Felipe was tempted to put this macabre story down to his mother’s dementia, or even Juana’s senile ideas, and dismiss it as absurd. He also thought that even if the tale were true it would be best to ignore it, because it would be unnecessarily cruel to tell Ofelia. However, Juana insisted she had promised Doña Laura she would find the child so that Laura could go to heaven rather than be trapped in purgatory, and promises to the dying were sacred. At this, Felipe realized there was no way to keep Juana quiet. He would have to deal with the matter before Ofelia and the rest of the family came to hear of it.
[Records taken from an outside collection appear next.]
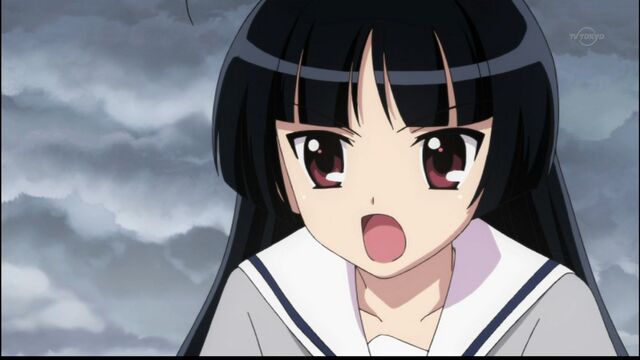 File:Kanon's angry 2.jpg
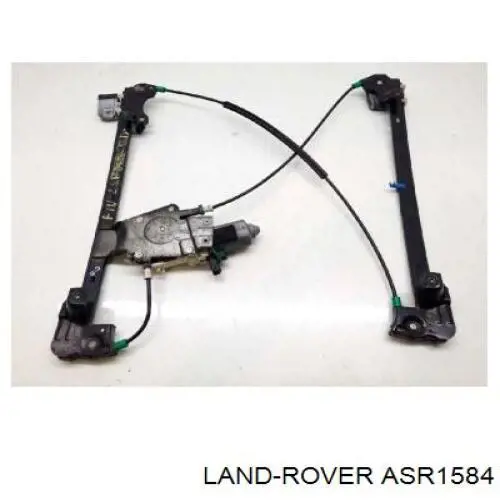 Купити ASR1584 Land Rover Склопідйомник передньої правої двері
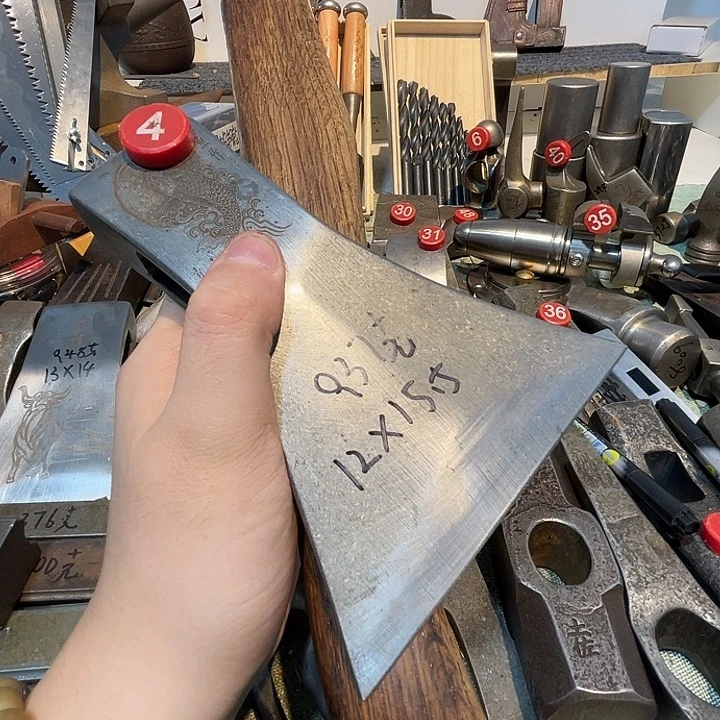 家庭生活厨具农具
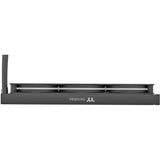 Thermaltake TH360-S V3 ARGB Sync AIO Liquid Cooler (Black)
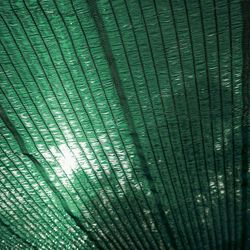 Malla Sombr.Verde 4x5m.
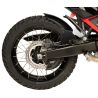 Garde boue arrière Honda CRF1100L, XL750 Transalp / Puig 22260J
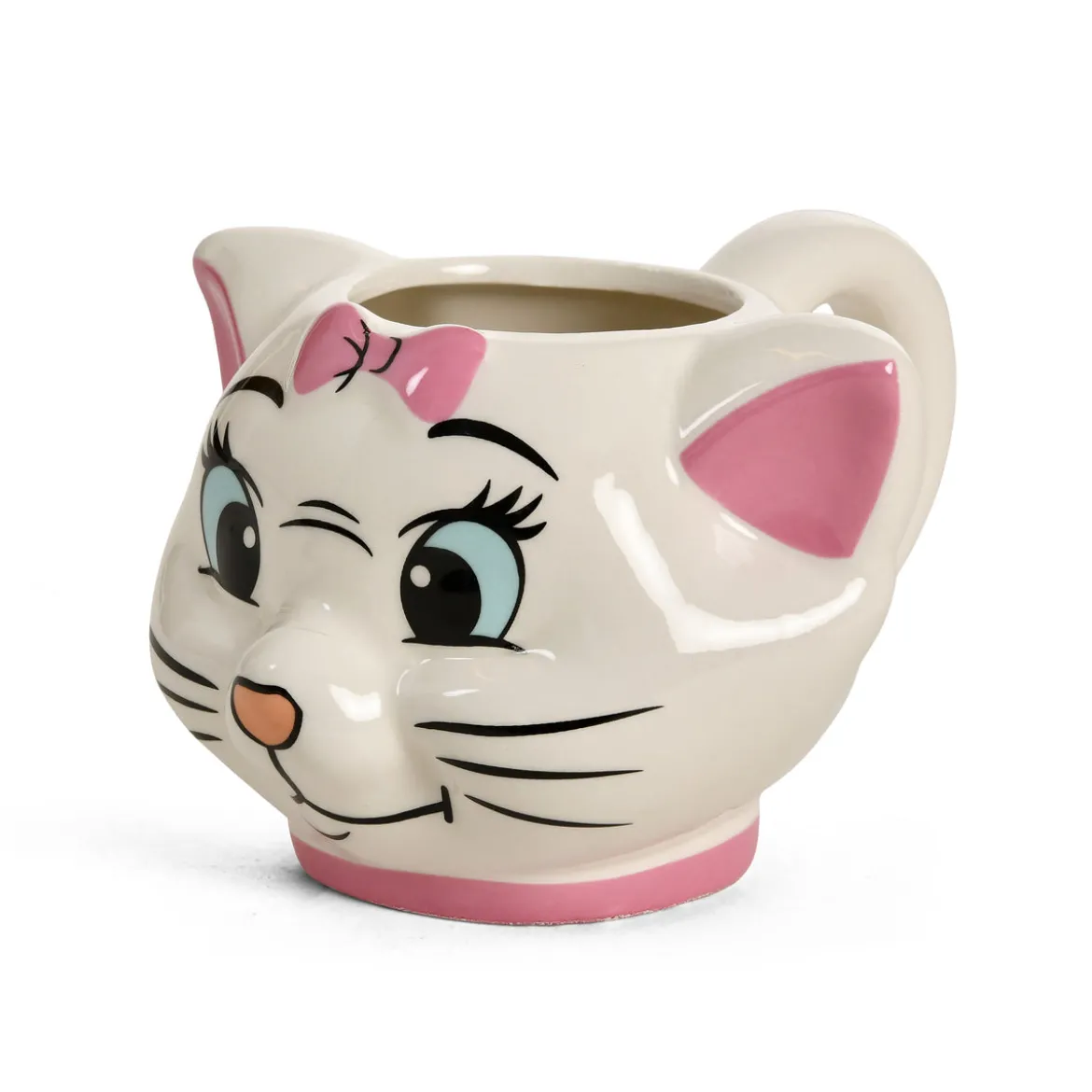 Aristocats - Marie 3D Tasse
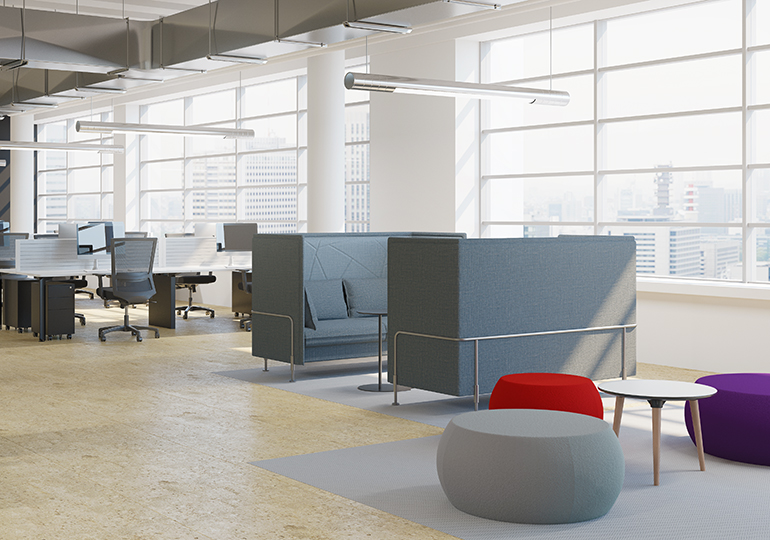 New-Year-Resolution-IndesignLive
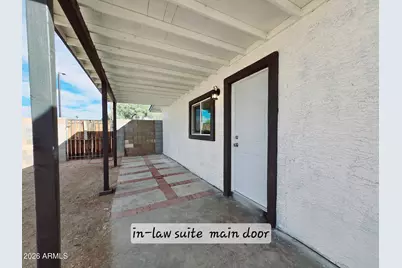 770 S Pinal Drive, Apache Junction, AZ 85120 - Photo 13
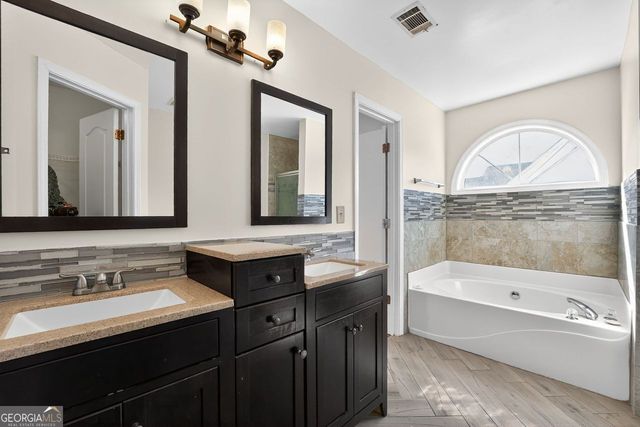 353 JODECO STATION Circle, Stockbridge, GA 30281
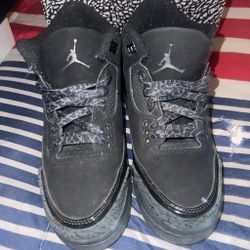 nike airforce 1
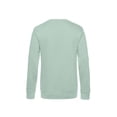 thumbnail image 3 of B&C Chandail Col Rond King pour Hommes, 3 of 7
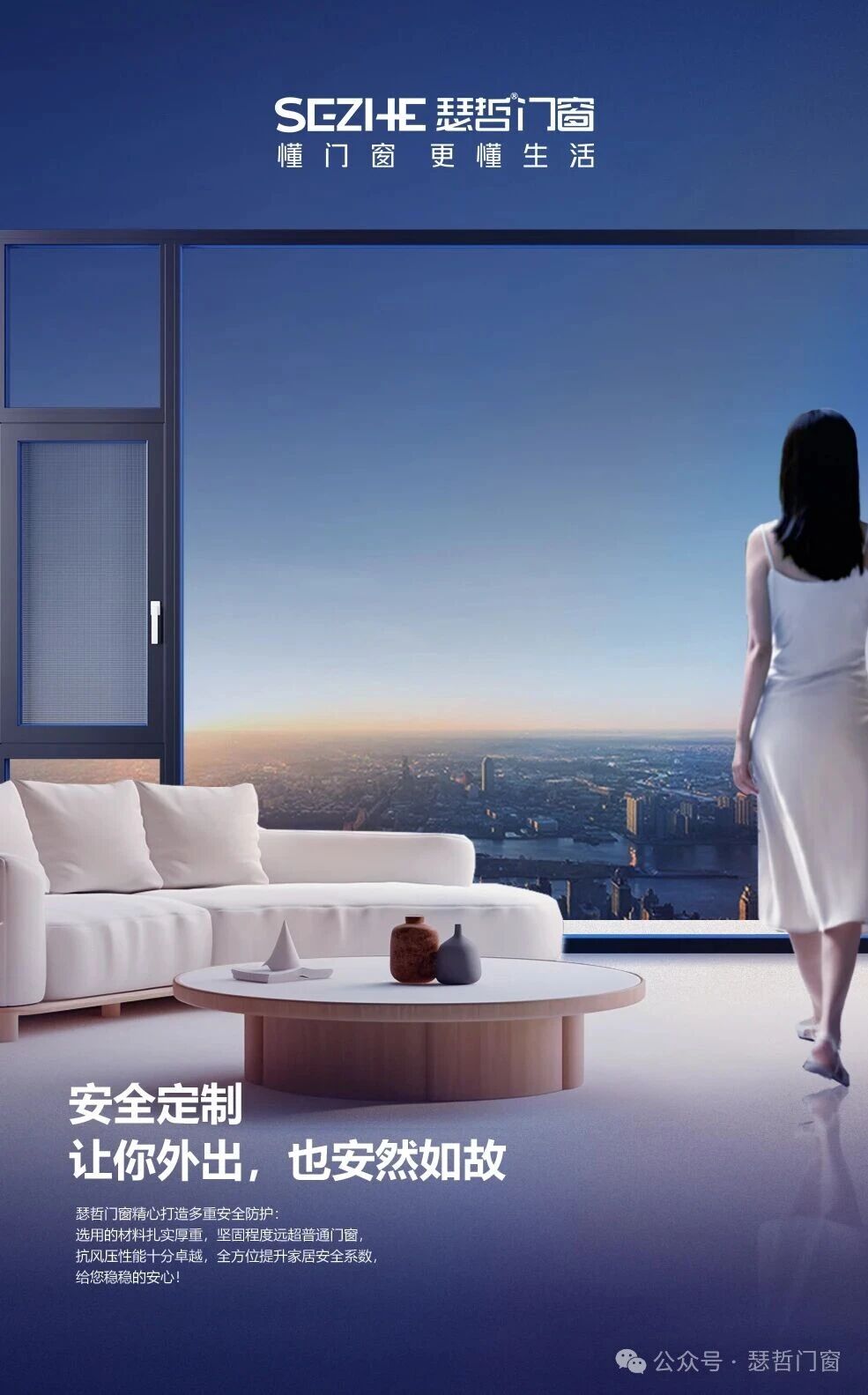 1763083156139038.jpg z06.jpg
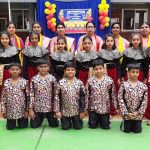 Affordable ICSE schools in Dasarahalli Bangalore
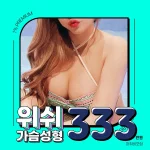 위쉬 가슴성형 이벤트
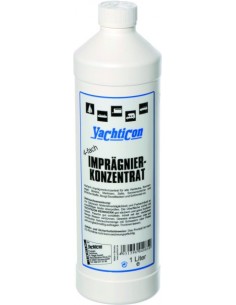 Impregneerconcentraat 1 liter 2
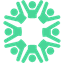 ícone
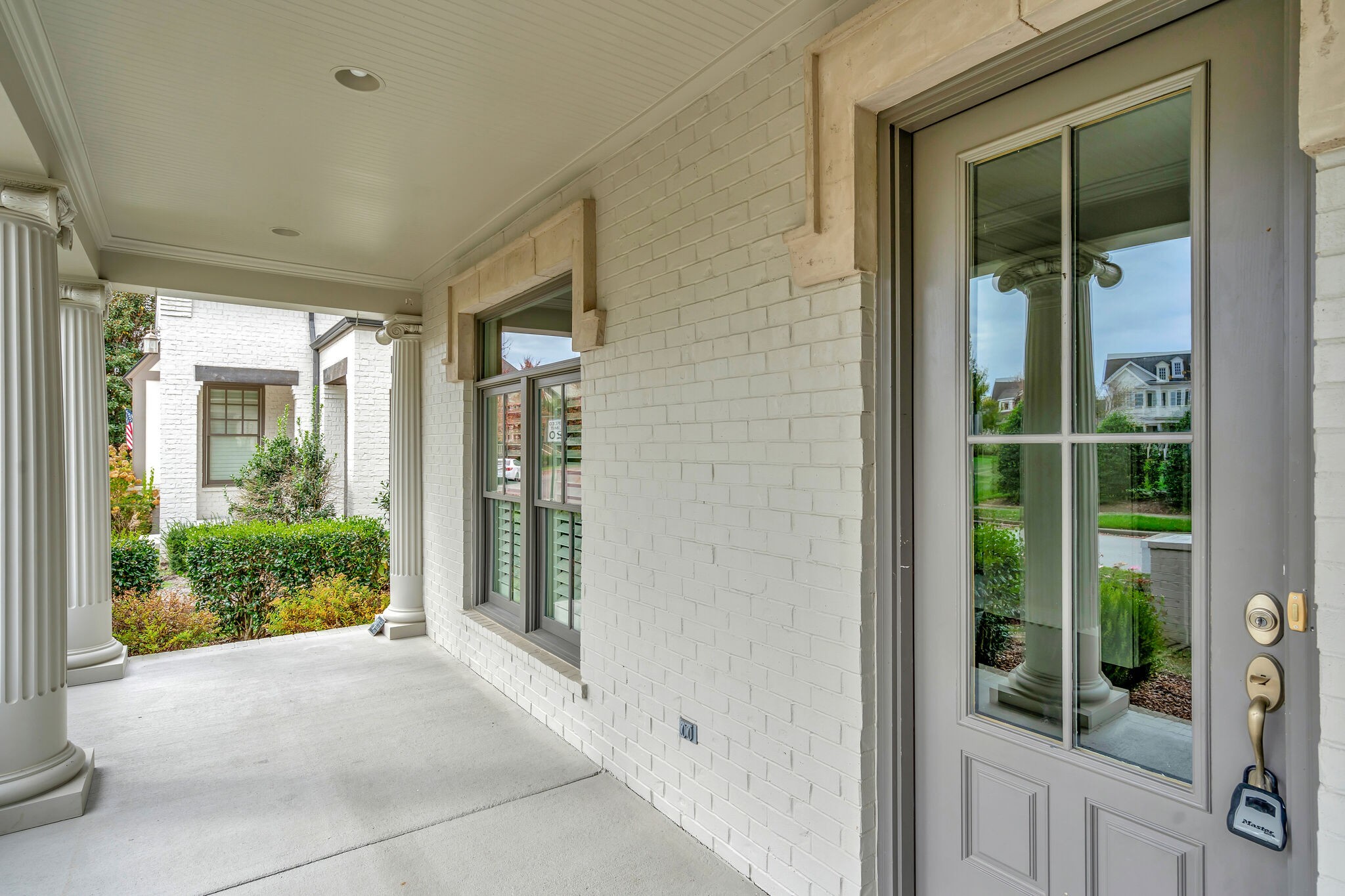 102 Fitzgerald St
So he promised Juana he would look into it and keep her informed.
“Let’s start with the priest, niño Felipe. I’ll go with you.” He couldn’t shake her off. The complicity built up between them over eighty years and his certainty that she could read his intentions forced him to take action.
By now, Father Urbina had retired. He was living in a residence for old priests, looked after by nuns. It was a simple matter to find him and arrange an interview: he was lucid and remembered his former flock very well, especially the del Solar family. He greeted Felipe and Juana with an apology for not having been able to give Doña Laura extreme unction himself. He had undergone an intestinal operation, and the recovery was taking far too long. Getting straight to the point, Felipe repeated what Juana had told him. As an experienced lawyer, he had been prepared for a difficult cross-examination to corner the bishop and force him to confess, but this proved completely unnecessary.